Auch einige internationale Kunstsammler haben bereits in Mühlbauer-Gardemin’s Katalog zugeschlagen. Verwundern tut dies nicht besonders, denn seine Kunstwerke sind nicht nur ästhetisch ansprechend, sondern auch ein gutes Art-Investment. Nun kann man seine Kreationen im Musikfachgeschäft des japanischen Instrumentenherstellers KAWAI in Hamburg bewundern. Es handelt sich dabei um eine ganz spezielle Ausstellung, passend zum Veranstaltungsort. Er hat zehn bedeutende Pianisten und Komponisten aus den Bereichen Klassik/Pop/Jazz/New Classical im Pop Art-Stil auf Leinwand verewigt (u.a. Frédéric Chopin, Hélène Grimaud, Elton John und Herbert Grönemeyer).

Interview mit Holger Mühlbauer-Gardemin

Ganz-hamburg.de: Herzlichen Glückwunsch zu deiner Einzelausstellung im Geschäft von KAWAI Hamburg, die noch bis Ende April 2024 läuft. Wie war die Vernissage dazu?

Holger Mühlbauer-Gardemin: Sehr gut, das war ein sehr professionelles Art-Event von YAC auf höchstem Niveau mit hochkarätigem und prominenten Publikum. Es waren einige Diplomaten wie die Generalkonsuln von Japan, Frankreich, der Türkei und Chile anwesend und auch einige national bekannte Promis wie zum Beispiel die Schauspielerinnen Nina Petri und Andrea Lüdke oder der Rockstar Jan Plewka von der Band Selig. Ich war absolut happy. Außerdem erläuterte Kunstexperte Henry C. Brinker die jeweiligen Bilder von mir, danach spielte die tolle Pianistin Sejung Choi ein passendes Stück zu dem von mir gemalten Motiv. Durch diese informativ-unterhaltenden Elemente entstand eine sehr angenehme Stimmung.

Zeilen aus einer Datensammlung:

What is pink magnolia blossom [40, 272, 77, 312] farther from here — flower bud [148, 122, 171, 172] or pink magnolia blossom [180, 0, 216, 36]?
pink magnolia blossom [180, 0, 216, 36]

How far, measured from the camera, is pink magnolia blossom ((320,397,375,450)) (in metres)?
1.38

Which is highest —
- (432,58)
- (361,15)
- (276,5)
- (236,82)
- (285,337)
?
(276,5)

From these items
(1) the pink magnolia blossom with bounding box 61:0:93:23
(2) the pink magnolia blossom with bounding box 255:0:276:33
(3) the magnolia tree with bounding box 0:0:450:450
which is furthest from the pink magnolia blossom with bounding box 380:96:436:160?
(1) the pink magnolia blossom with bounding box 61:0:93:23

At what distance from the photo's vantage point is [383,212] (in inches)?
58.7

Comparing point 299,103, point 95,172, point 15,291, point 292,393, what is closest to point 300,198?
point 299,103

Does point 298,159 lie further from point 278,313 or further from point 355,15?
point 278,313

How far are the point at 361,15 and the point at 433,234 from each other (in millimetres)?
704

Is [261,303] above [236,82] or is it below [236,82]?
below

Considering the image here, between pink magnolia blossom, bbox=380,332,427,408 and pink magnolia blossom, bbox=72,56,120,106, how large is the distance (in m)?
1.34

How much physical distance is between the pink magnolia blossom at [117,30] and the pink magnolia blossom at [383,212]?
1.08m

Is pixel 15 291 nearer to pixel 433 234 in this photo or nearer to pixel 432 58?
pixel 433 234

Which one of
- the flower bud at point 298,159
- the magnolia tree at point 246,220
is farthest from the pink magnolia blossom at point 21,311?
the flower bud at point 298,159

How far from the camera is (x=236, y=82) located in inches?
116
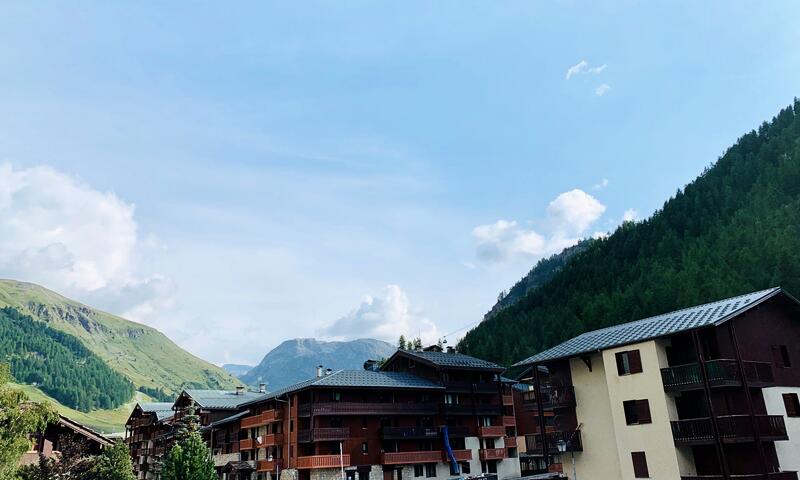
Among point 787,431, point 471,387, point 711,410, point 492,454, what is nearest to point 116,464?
point 471,387

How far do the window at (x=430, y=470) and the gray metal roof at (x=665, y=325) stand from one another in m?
21.7

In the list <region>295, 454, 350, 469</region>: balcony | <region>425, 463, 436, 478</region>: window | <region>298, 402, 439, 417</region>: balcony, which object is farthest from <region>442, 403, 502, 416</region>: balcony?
<region>295, 454, 350, 469</region>: balcony

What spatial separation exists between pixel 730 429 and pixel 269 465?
1788 inches

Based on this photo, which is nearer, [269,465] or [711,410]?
[711,410]

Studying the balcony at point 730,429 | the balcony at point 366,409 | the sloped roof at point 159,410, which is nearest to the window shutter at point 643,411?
the balcony at point 730,429

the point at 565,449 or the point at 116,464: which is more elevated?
the point at 116,464

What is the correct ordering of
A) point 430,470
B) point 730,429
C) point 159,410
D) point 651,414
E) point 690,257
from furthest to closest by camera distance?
point 690,257, point 159,410, point 430,470, point 651,414, point 730,429

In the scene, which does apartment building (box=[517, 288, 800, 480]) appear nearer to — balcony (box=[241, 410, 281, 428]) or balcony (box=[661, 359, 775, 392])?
balcony (box=[661, 359, 775, 392])

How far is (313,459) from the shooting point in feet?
183

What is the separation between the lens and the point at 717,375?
119 feet

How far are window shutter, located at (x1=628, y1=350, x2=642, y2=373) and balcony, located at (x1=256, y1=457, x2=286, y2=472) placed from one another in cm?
3771

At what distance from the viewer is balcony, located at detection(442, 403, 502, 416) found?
65750 millimetres

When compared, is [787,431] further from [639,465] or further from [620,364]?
[620,364]

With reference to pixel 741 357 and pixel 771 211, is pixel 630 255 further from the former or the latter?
pixel 741 357
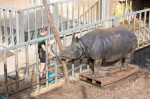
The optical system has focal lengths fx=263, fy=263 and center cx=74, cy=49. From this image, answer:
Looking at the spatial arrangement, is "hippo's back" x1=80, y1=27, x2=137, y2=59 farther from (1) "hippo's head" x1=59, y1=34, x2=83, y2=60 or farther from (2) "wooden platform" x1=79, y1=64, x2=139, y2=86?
(2) "wooden platform" x1=79, y1=64, x2=139, y2=86

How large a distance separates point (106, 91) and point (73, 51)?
1319 millimetres

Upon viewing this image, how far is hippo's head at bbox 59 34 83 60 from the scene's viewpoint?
623cm

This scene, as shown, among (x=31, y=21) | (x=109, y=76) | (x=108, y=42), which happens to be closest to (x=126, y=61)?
(x=109, y=76)

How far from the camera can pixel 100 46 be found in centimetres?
654

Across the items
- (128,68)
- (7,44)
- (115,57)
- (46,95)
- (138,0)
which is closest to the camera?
(46,95)

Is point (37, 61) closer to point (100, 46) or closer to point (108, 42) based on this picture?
point (100, 46)

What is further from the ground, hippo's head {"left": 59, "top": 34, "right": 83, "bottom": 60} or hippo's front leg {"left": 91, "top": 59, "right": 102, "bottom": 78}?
hippo's head {"left": 59, "top": 34, "right": 83, "bottom": 60}

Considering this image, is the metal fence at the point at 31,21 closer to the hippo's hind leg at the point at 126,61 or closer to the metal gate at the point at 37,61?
the metal gate at the point at 37,61

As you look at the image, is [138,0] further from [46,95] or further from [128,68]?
[46,95]

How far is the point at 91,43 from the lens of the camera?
6.52 metres

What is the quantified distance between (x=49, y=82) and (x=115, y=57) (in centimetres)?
Result: 193

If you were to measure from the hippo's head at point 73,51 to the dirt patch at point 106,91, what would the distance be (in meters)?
0.89

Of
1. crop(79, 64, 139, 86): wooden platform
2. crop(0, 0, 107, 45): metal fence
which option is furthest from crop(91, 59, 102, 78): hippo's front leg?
crop(0, 0, 107, 45): metal fence

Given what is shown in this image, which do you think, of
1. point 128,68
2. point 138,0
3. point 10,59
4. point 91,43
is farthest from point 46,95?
point 138,0
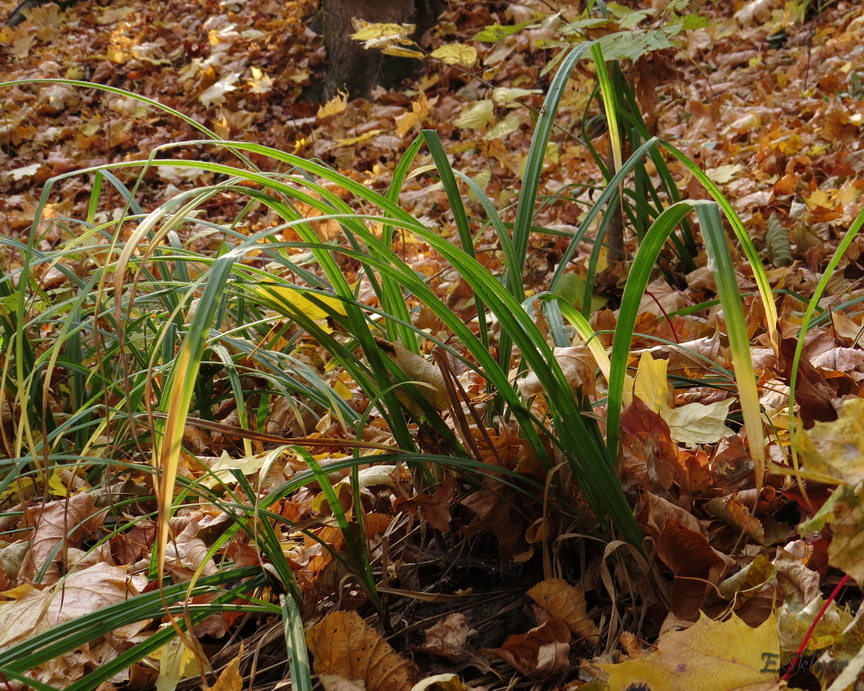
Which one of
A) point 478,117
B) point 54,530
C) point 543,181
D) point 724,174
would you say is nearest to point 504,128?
point 478,117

DEINE AUFGABEN:
1 – Fasse den Textauszug in zwei Sätzen zusammen.
2 – Beantworte anhand des Textauszugs die folgenden Fragen:
(a) In welchem Geschäft ist die Ausstellung zu sehen?
(b) Wie viele Pianisten und Komponisten hat der Künstler auf Leinwand gemalt?
(c) Welche Schauspielerinnen waren bei der Vernissage anwesend?
3 – Gib aus dem Textauszug den Abschnitt von „Auch einige internationale“ bis „und Herbert Grönemeyer).“ wortgetreu wieder.

ERGEBNISSE JE AUFGABE:
1 – Holger Mühlbauer-Gardemin zeigt im Hamburger Musikfachgeschäft von KAWAI noch bis Ende April 2024 eine Einzelausstellung mit zehn bedeutenden Pianisten und Komponisten, die er im Pop Art-Stil auf Leinwand verewigt hat. Die Vernissage war laut Interview ein Art-Event von YAC mit prominentem Publikum, bei dem Henry C. Brinker die Bilder erläuterte und die Pianistin Sejung Choi jeweils ein passendes Stück zum Motiv spielte.

2 –
(a) Im Musikfachgeschäft des japanischen Instrumentenherstellers KAWAI in Hamburg.
(b) Zehn.
(c) Nina Petri und Andrea Lüdke.

3 –
Auch einige internationale Kunstsammler haben bereits in Mühlbauer-Gardemin’s Katalog zugeschlagen. Verwundern tut dies nicht besonders, denn seine Kunstwerke sind nicht nur ästhetisch ansprechend, sondern auch ein gutes Art-Investment. Nun kann man seine Kreationen im Musikfachgeschäft des japanischen Instrumentenherstellers KAWAI in Hamburg bewundern. Es handelt sich dabei um eine ganz spezielle Ausstellung, passend zum Veranstaltungsort. Er hat zehn bedeutende Pianisten und Komponisten aus den Bereichen Klassik/Pop/Jazz/New Classical im Pop Art-Stil auf Leinwand verewigt (u.a. Frédéric Chopin, Hélène Grimaud, Elton John und Herbert Grönemeyer).